Understanding PeopleSoft Trace File for Performance Tuning

by Apurva T. on May 22, 2013

in Performance Tuning

Making sense of a PeopleSoft trace file is absolutely essential for resolution of performance issue(s). You may face an issue where users are complaining of slow performance and OEM is not capturing the SQL – you have two options: Find the SQL using PeopleSoft trace or enable a database trace.

You should first try to do PeopleSoft trace. Also, you need to understand what all is in the trace without getting confused. A utility you can use to examine the trace file is TraceMagic. Click Here for details of TraceMagic.

Below is how you would read a trace file to identify performance bottleneck SQLs and then take them for further evaluation.

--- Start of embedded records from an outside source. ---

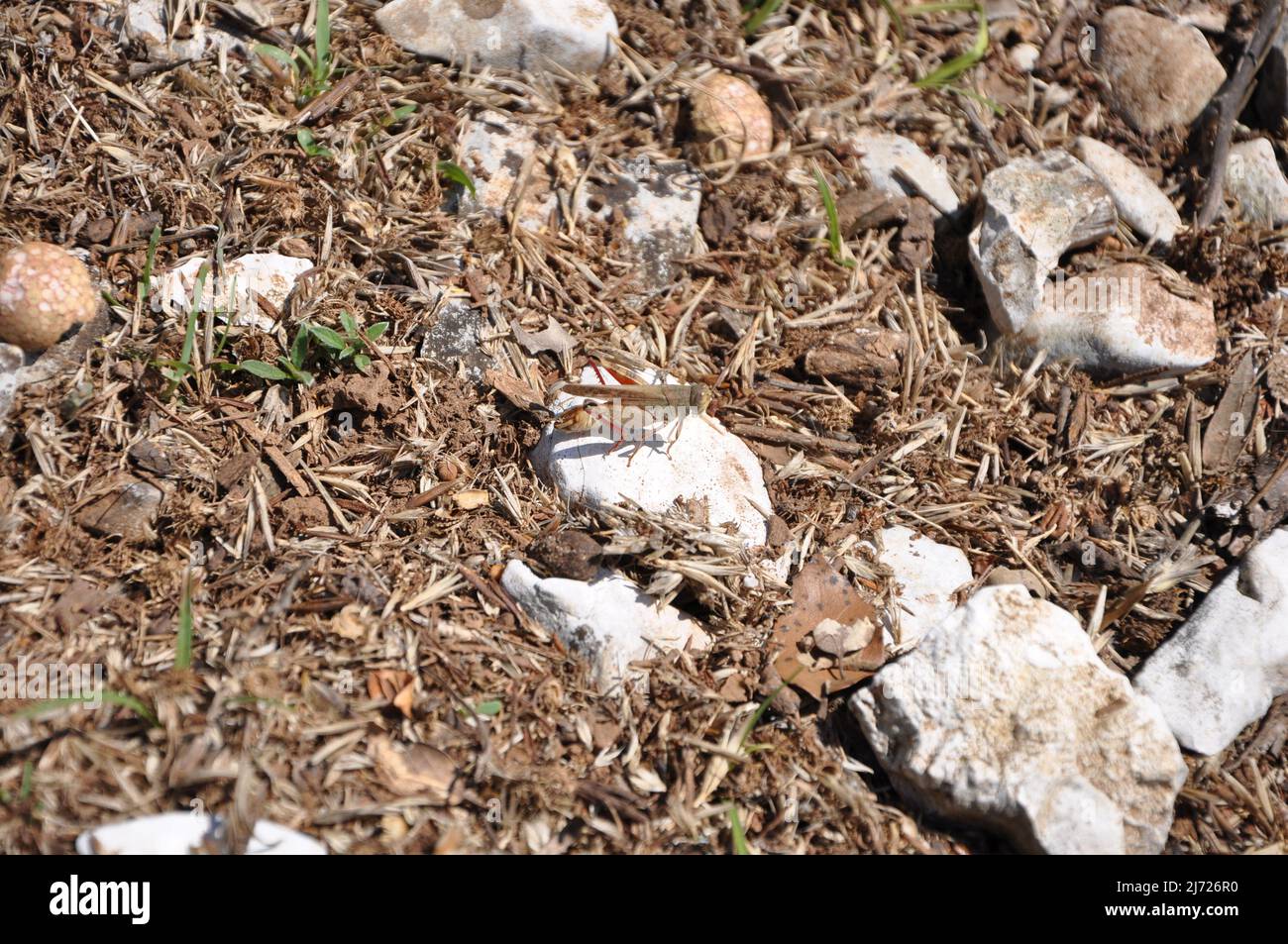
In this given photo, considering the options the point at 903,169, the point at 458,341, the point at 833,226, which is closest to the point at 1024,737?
the point at 833,226

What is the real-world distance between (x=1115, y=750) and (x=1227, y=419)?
4.46ft

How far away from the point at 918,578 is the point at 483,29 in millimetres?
2395

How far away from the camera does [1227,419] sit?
115 inches

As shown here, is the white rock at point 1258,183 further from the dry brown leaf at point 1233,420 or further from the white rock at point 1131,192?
the dry brown leaf at point 1233,420

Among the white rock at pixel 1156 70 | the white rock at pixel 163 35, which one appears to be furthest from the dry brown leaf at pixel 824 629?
the white rock at pixel 163 35

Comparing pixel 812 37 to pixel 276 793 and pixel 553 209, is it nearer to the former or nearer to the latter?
pixel 553 209

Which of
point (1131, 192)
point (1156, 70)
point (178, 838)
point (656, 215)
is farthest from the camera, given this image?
point (1156, 70)

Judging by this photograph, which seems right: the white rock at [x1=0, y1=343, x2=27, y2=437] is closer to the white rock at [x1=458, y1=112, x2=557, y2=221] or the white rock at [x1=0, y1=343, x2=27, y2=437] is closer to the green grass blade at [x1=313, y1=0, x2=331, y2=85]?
the green grass blade at [x1=313, y1=0, x2=331, y2=85]

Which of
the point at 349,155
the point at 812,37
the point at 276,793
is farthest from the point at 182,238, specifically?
the point at 812,37

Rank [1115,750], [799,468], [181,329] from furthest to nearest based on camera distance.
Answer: [799,468] → [181,329] → [1115,750]

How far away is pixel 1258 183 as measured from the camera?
10.9ft

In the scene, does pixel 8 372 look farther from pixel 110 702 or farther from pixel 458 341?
pixel 458 341

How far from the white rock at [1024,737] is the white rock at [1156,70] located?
2338 millimetres

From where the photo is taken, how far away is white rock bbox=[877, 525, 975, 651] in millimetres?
2521
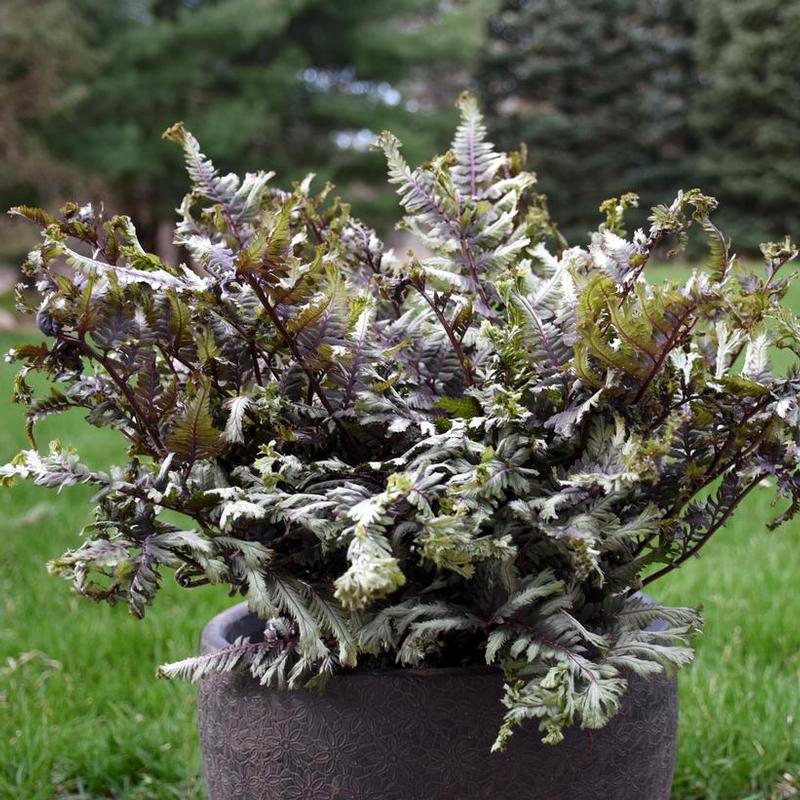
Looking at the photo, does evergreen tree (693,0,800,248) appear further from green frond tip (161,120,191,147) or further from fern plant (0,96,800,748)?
green frond tip (161,120,191,147)

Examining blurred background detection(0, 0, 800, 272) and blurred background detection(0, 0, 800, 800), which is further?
blurred background detection(0, 0, 800, 272)

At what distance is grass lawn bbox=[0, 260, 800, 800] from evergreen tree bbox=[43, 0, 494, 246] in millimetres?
10614

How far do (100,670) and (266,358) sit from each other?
5.04ft

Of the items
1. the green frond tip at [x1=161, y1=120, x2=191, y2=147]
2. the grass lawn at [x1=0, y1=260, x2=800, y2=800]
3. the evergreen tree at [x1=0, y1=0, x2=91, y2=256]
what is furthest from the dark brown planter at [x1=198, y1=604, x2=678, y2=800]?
the evergreen tree at [x1=0, y1=0, x2=91, y2=256]

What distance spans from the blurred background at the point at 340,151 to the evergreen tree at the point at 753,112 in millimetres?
38

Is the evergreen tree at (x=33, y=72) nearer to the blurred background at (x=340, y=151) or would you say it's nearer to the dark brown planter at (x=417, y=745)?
the blurred background at (x=340, y=151)

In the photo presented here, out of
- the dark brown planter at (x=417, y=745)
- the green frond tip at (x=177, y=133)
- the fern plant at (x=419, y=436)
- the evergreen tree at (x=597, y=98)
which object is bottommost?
the evergreen tree at (x=597, y=98)

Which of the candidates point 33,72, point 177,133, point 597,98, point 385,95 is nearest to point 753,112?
point 597,98

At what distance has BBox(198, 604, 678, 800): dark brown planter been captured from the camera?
108 centimetres

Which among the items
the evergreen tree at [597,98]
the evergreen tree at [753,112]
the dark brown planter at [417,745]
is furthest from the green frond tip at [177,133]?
the evergreen tree at [597,98]

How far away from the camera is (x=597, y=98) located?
17.1 m

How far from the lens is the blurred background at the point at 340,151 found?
2.05m

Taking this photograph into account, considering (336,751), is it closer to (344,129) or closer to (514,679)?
(514,679)

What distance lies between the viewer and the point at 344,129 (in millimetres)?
15258
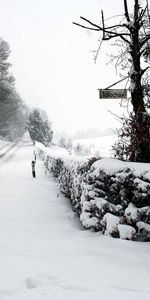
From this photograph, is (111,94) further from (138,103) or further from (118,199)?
(118,199)

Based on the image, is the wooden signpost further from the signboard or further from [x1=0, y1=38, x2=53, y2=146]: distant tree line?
[x1=0, y1=38, x2=53, y2=146]: distant tree line

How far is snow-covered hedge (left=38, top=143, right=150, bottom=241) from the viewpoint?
4297mm

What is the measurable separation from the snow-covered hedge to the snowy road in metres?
0.19

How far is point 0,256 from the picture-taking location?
13.4 feet

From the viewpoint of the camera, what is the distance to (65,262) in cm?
387

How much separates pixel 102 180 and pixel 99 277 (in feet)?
6.07

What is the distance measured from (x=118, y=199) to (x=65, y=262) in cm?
137

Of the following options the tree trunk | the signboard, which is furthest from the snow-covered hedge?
the signboard

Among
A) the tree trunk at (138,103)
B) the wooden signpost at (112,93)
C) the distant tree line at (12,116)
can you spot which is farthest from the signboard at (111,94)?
the distant tree line at (12,116)

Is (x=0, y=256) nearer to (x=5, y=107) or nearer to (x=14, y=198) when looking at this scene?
(x=14, y=198)

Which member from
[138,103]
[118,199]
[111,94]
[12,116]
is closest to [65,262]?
[118,199]

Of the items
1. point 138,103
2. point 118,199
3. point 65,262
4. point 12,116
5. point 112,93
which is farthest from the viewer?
point 12,116

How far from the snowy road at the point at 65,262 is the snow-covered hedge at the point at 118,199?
19 centimetres

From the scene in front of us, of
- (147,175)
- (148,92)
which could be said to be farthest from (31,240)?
(148,92)
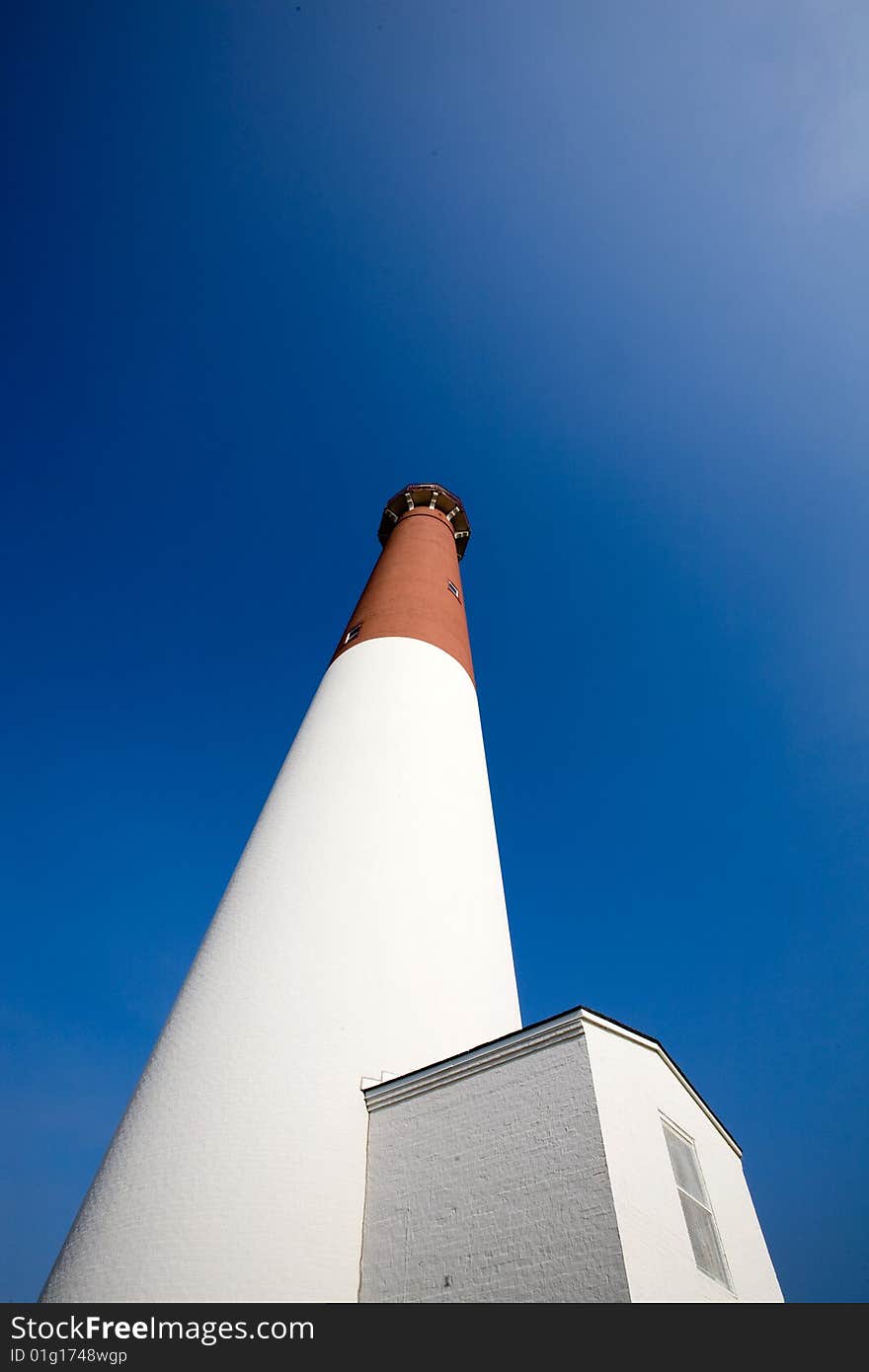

This trace is for PeopleTools 8.5x

PSAPPSRV.8972 (706)      1-19753  10.45.11    0.000000 Cur#1.8972.ELM91DEV RC=0 Dur=0.000000 COM Stmt=SELECT FILL.LM_GRADE_VAL_ID,FILL.LM_GRADE_LABEL FROM PS_LM_GRD_SCH_VW FILL

Understanding the PeopleSoft Trace:

Here’s how to understand the trace. Lets look at this trace line. The part of the trace file we’re concerned with is:

1-19753  10.45.11    0.000000 Cur#1.8972.ELM91DEV RC=0 Dur=0.000313 COM Stmt=SELECT FILL.LM_GRADE_VAL_ID,FILL.LM_GRADE_LABEL FROM PS_LM_GRD_SCH_VW FILL

First column =1-19753. This is the sequential line counter for that process (exe). Next line will have the incremental number.

Second column = 10.45.11. It is the timestamp at which the trace line is written. This timestamp comes from the machine in which PeopleTools is running and is not the database timestamp.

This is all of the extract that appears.